WORK INSTRUCTIONS. Only the stretch below from the line holding "A pile of burgundy UK passports" through the line holding "znajomi otwierania butelki szampana razem" should be restated, word for word and with both ends included; pictures stay out.

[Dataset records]

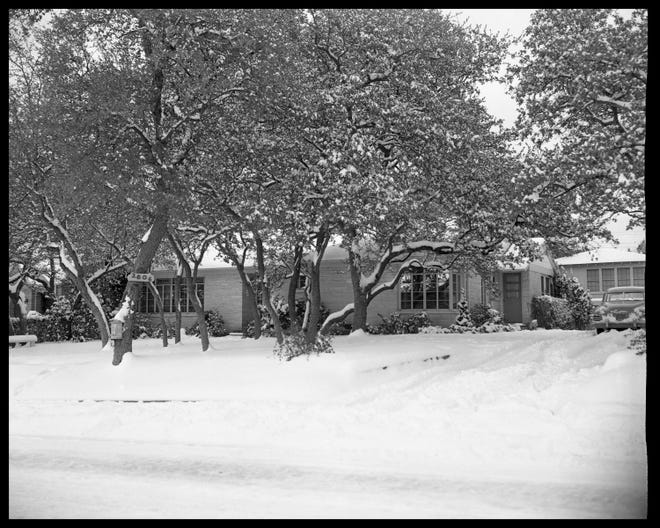 A rare scene of snow in Austin: 2806 Enfield Road in Tarrytown, as captured by photographer Neal Douglass on Jan. 30, 1949.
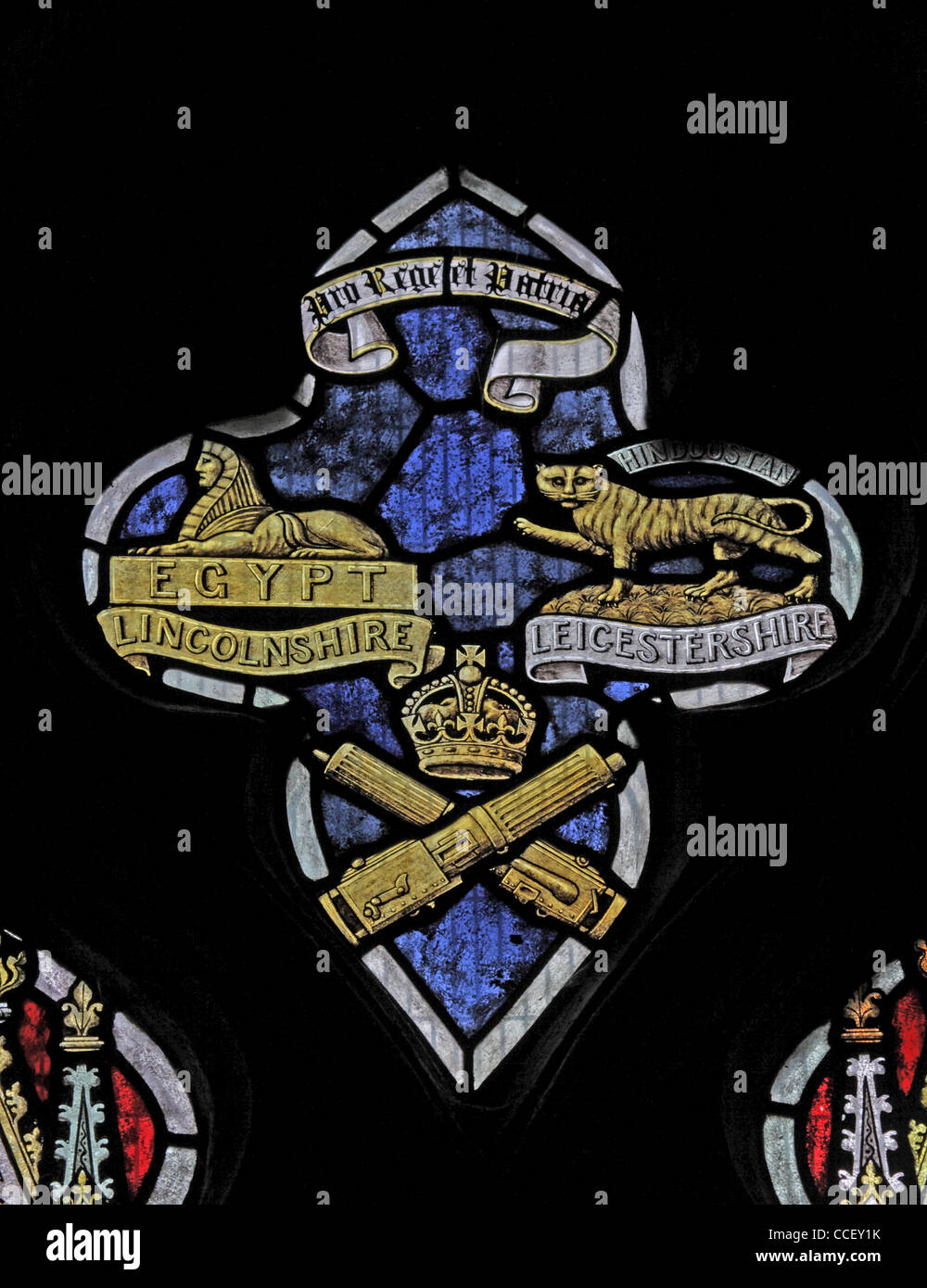 A stained glass window depicting the cap badges of the Lincolnshire and Leicestershire Regiments - Stock Image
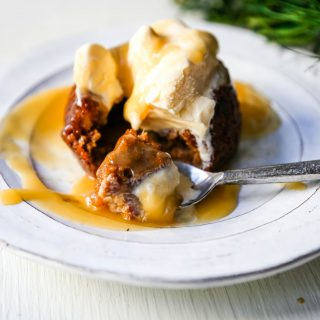 Sticky Toffee Pudding A famous English dessert with a moist sponge cake covered in a homemade caramel toffee sauce and vanilla ice cream. The perfect Christmas dessert or holiday dessert recipe. A Christmas traditional dessert. www.modernhoney.com #stickytoffeepudding #toffeepudding #stickypudding #datecake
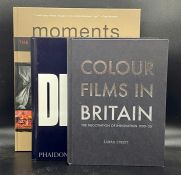 A collection of four large reference books on film and photography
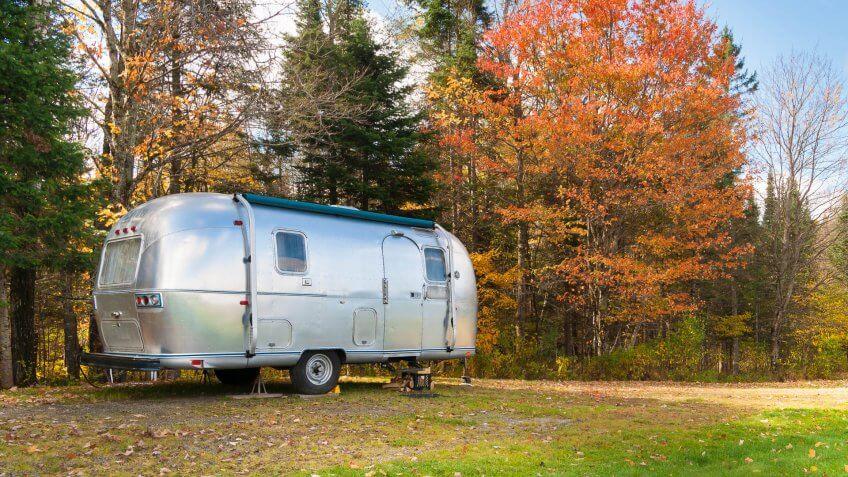 Retro style stainless steel caravan in American outdoors.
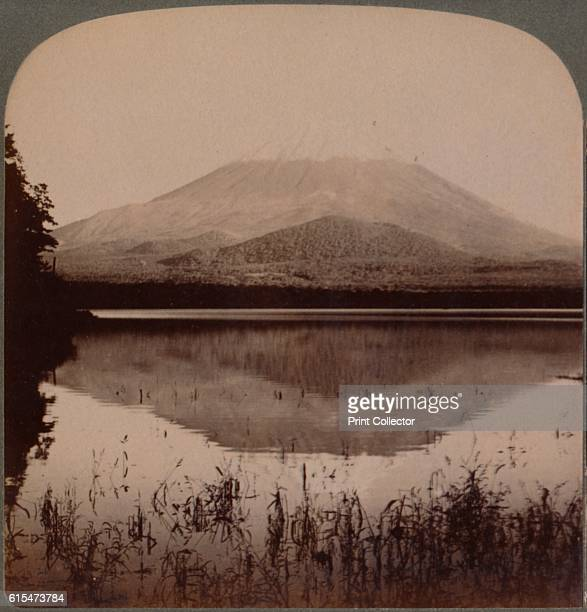 Snowcapped Mount Fuji mirrored in still waters of Lake Shoji Japan' 1904 From The Underwood Travel Library Japan [Underwood Underwood London New York...
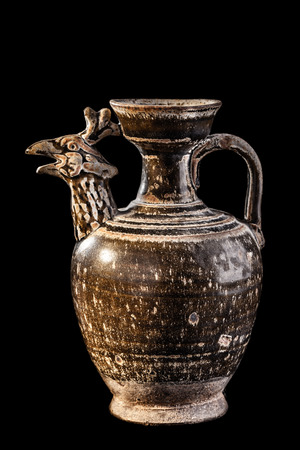 daunia: Apulian black pottery ancient canosan pitcher isolated over a black background Stock Photo
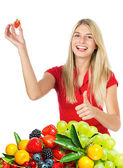Young beautiful woman with fresh fruits and berries — Stock Photo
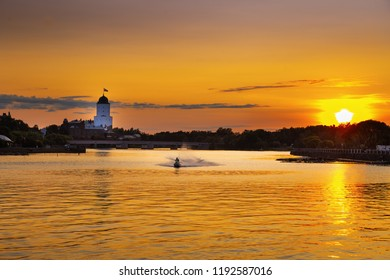 View of city of Vyborg at sunset, Vyborg Castle, Vyborg Bay, Leningrad Region, Russia. August 2018. Cityscape in rays of setting sun.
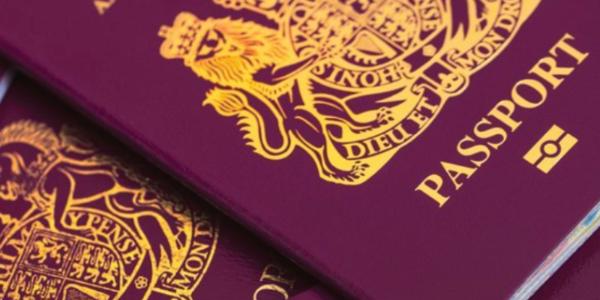 A pile of burgundy UK passports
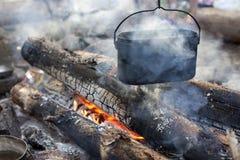 Ein dixy auf dem Feuer ist auf Steinen im Wald Lizenzfreies Stockfoto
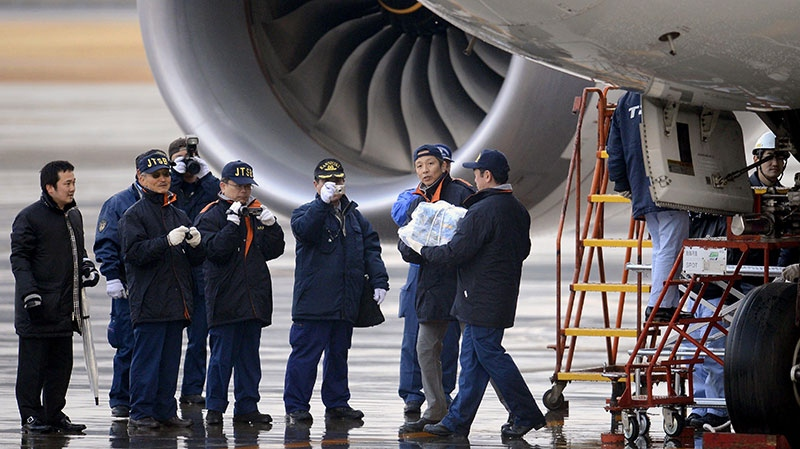 An official carries a main battery that was removed off an electrical room beneath the cockpit of an All Nippon Airways 787 at Takamatsu airport in Takamatsu, western Japan, Thursday, Jan. 17, 2013. (Kyodo News)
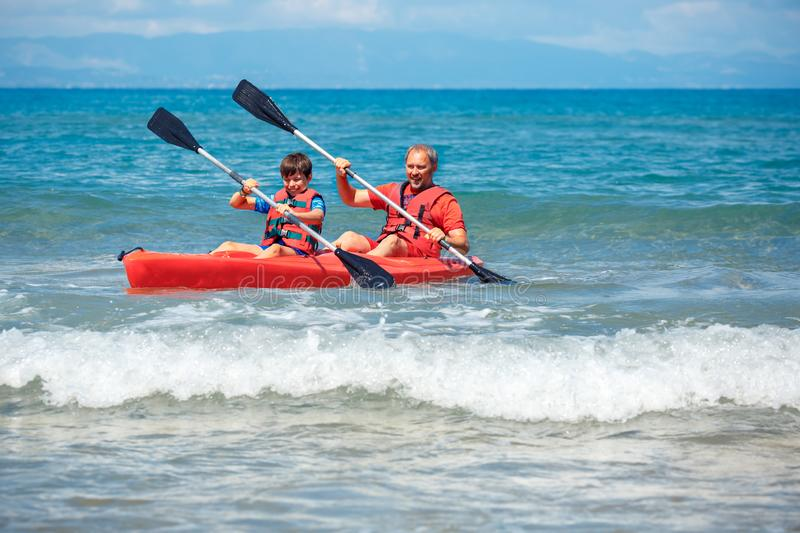 Father and son kayaking in ocean. Active vacation with young kid. Holiday activity with schoolboy child royalty free stock photography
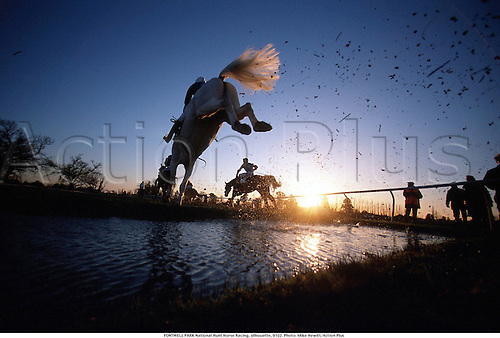 FONTWELL PARK National Hunt Horse Racing, silhouette, 9102. Photo: Mike Hewitt/Action Plus...1991.water jump.remote.national hunt.steeplechase.steeplechasing.jumps.equestrian sports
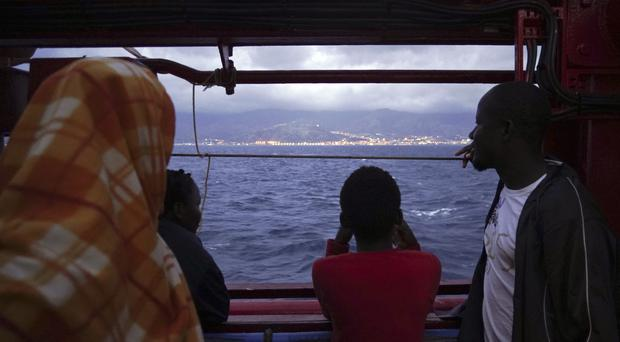 Migrants look at the Italian shoreline from aboard the Ocean Viking as it approaches the Sicilian port of Messina (Renata Brito/AP)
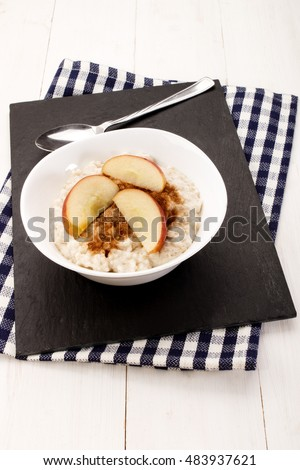 with milk boiled porridge, apple pieces, cinnamon and sugar in a white bowl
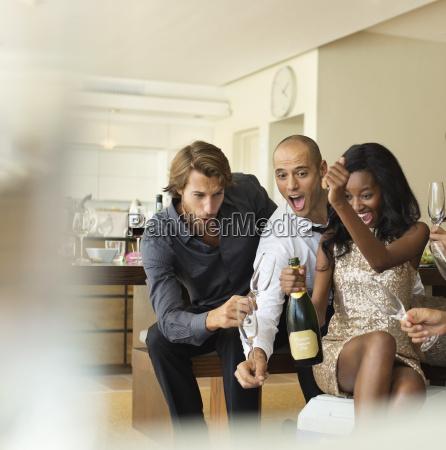znajomi otwierania butelki szampana razem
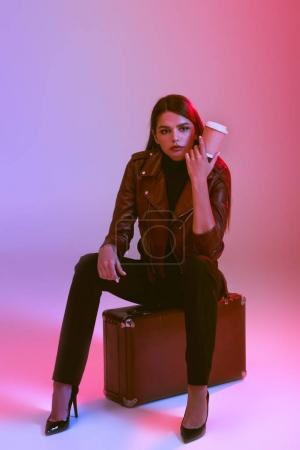 girl with coffee sitting on suitcase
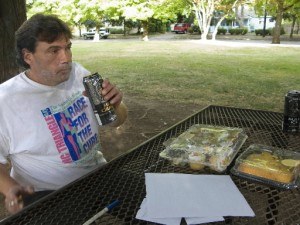 Transient Doug Bacon enjoys a beer in Rogers Park, a popular, shady place for homeless people and their friends to drink on summer afternoons.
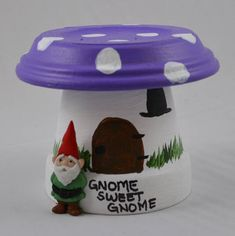 Gnome Home Hand-Painted Flower Pots by Treasure Coast Creations & Designs Choose your topper under the color variation option! Choose from: Red Blue Yellow Green Purple *Please note: each gnome will vary! Photos used to show sample products.* Each pot measures approx. 2.5 Tall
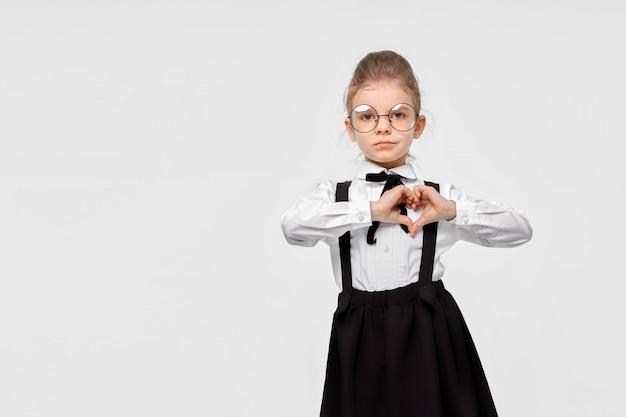 Retrato de uma linda garota adorável encantadora em uniforme escolar, mostrando o gesto do coração
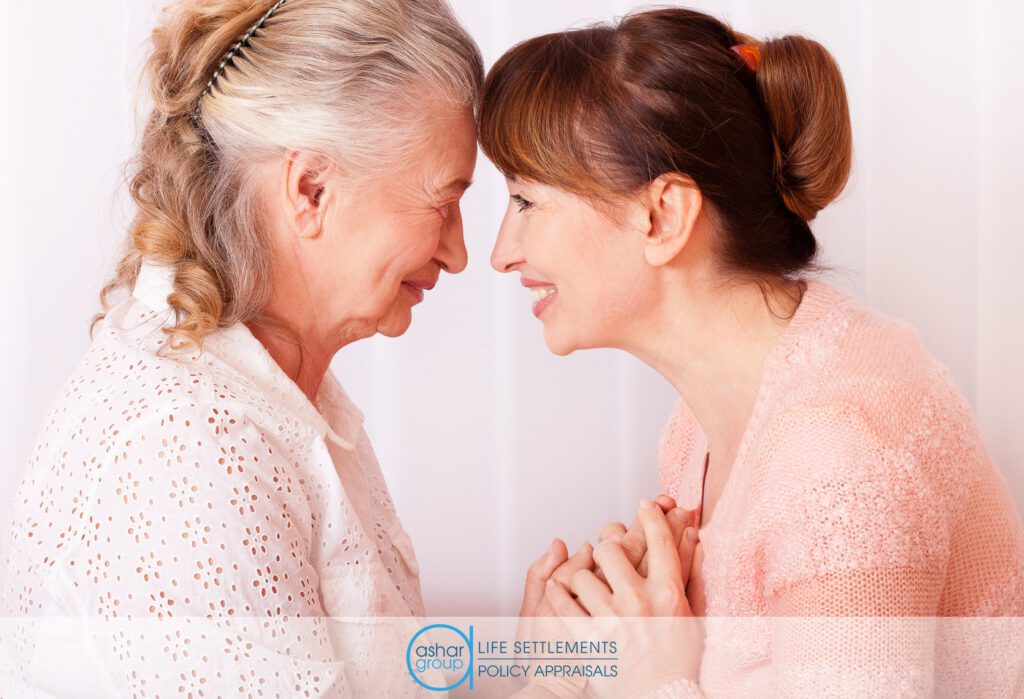 Senior woman with loving caregiver holding hands and smiling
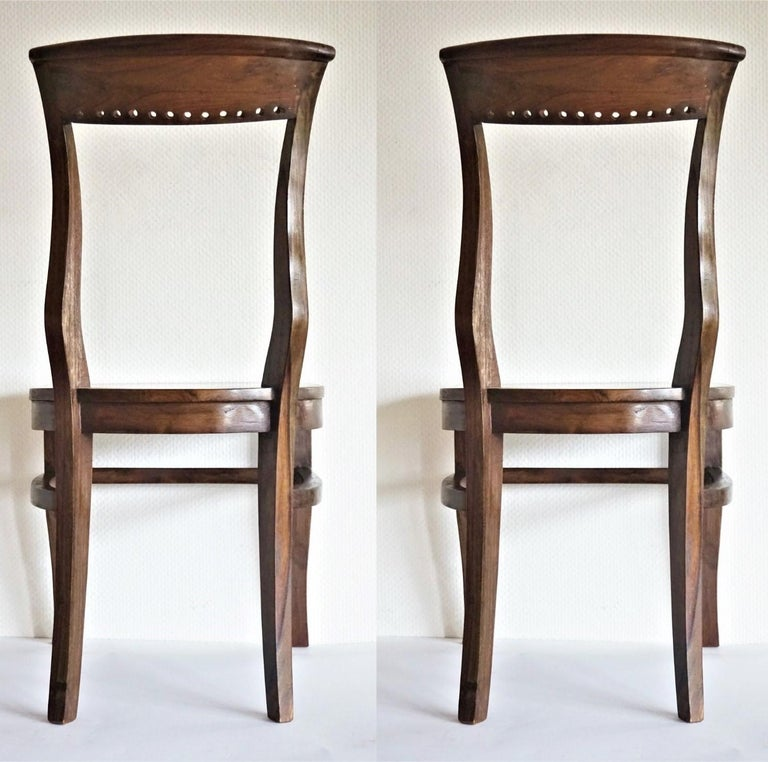 Four Art Deco solid oak dining chairs in elegant design with curved back providing comfortable support, late 1930s. Measures: Height 35 in (89 cm) Width 17.75 in (45 cm) Depth 17.75 in (45 cm) Seat height 18 (45.5 cm).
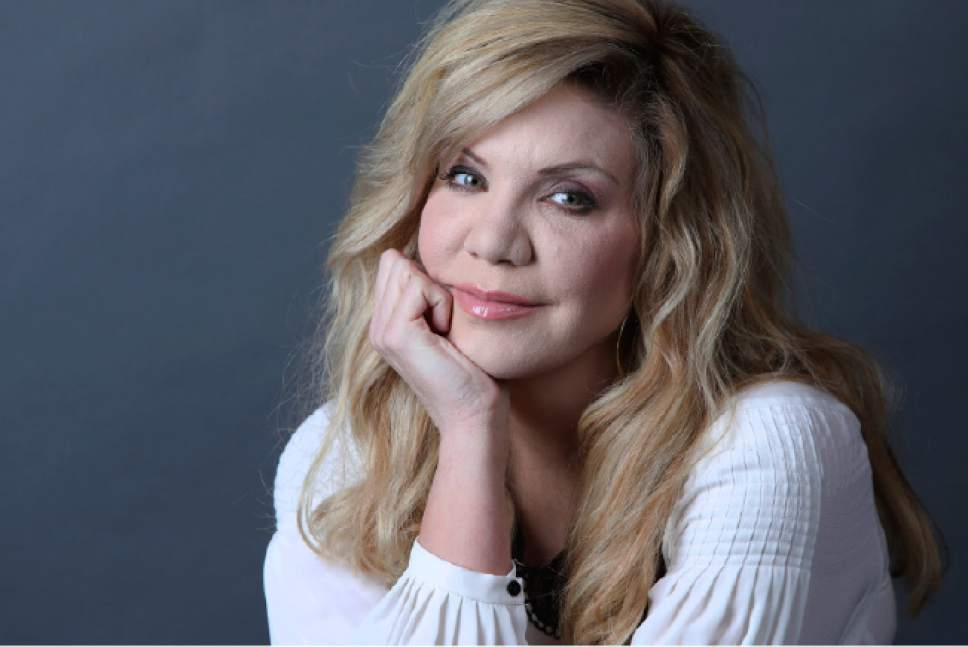 """In this Feb. 23, 2017 photo, Grammy Award-winning artist Alison Krauss poses for a portrait in New York to promote her solo album, """"Windy City."""" (Photo by Amy Sussman/Invision/AP)"""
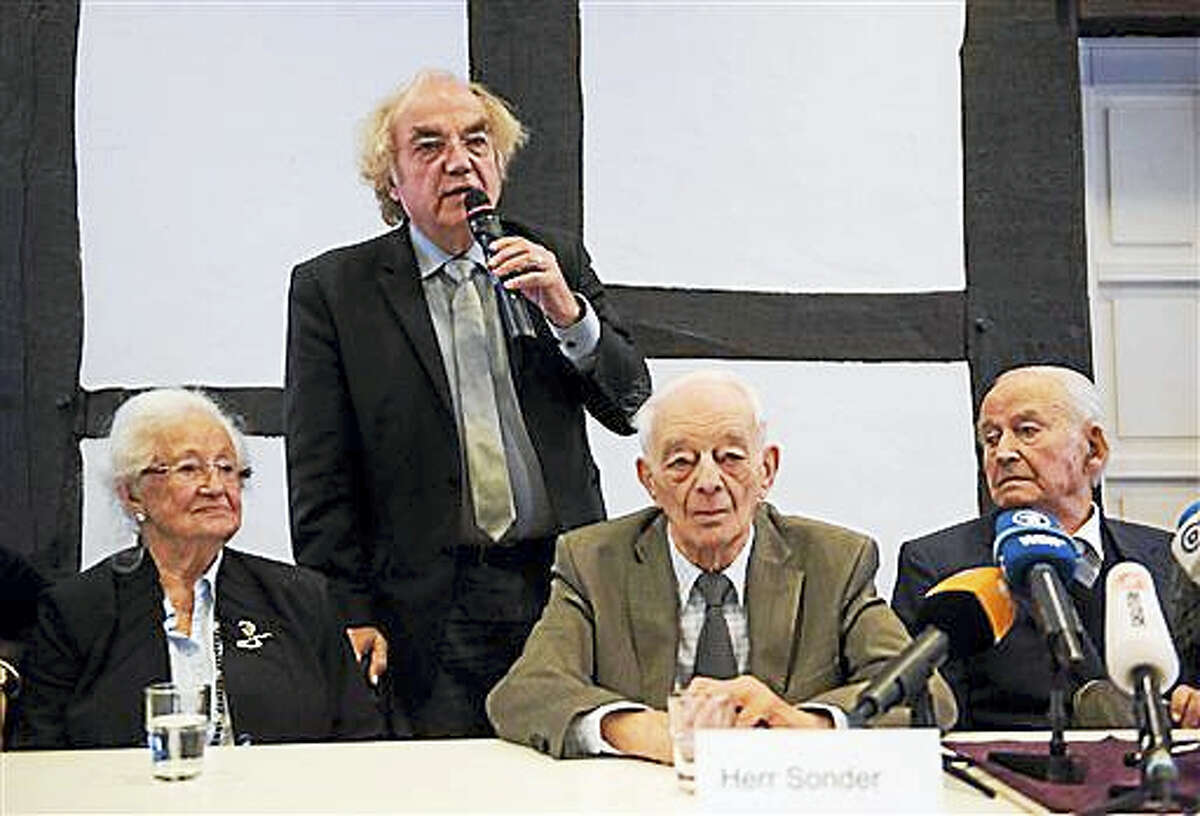 From left, Auschwitz survivors Erna de Vries, their lawyer Thomas Walther, Justin Sonder and Leon Schwarzbaum attend a news conference in Detmold, Germany, Wednesday, Feb. 10, 2016. Reinhold Hanning, a 94-year-old former SS guard at the Auschwitz death camp is going on trial Thursday on 170,000 counts of accessory to murder, the first of up to four cases being brought to court this year in an 11th-hour push by German prosecutors to punish Nazi war crimes.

ANSWER SPACE.
 A pile of burgundy UK passports
 Ein dixy auf dem Feuer ist auf Steinen im Wald Lizenzfreies Stockfoto
 An official carries a main battery that was removed off an electrical room beneath the cockpit of an All Nippon Airways 787 at Takamatsu airport in Takamatsu, western Japan, Thursday, Jan. 17, 2013. (Kyodo News)
 Father and son kayaking in ocean. Active vacation with young kid. Holiday activity with schoolboy child royalty free stock photography
 FONTWELL PARK National Hunt Horse Racing, silhouette, 9102. Photo: Mike Hewitt/Action Plus...1991.water jump.remote.national hunt.steeplechase.steeplechasing.jumps.equestrian sports
 Migrants look at the Italian shoreline from aboard the Ocean Viking as it approaches the Sicilian port of Messina (Renata Brito/AP)
 with milk boiled porridge, apple pieces, cinnamon and sugar in a white bowl
znajomi otwierania butelki szampana razem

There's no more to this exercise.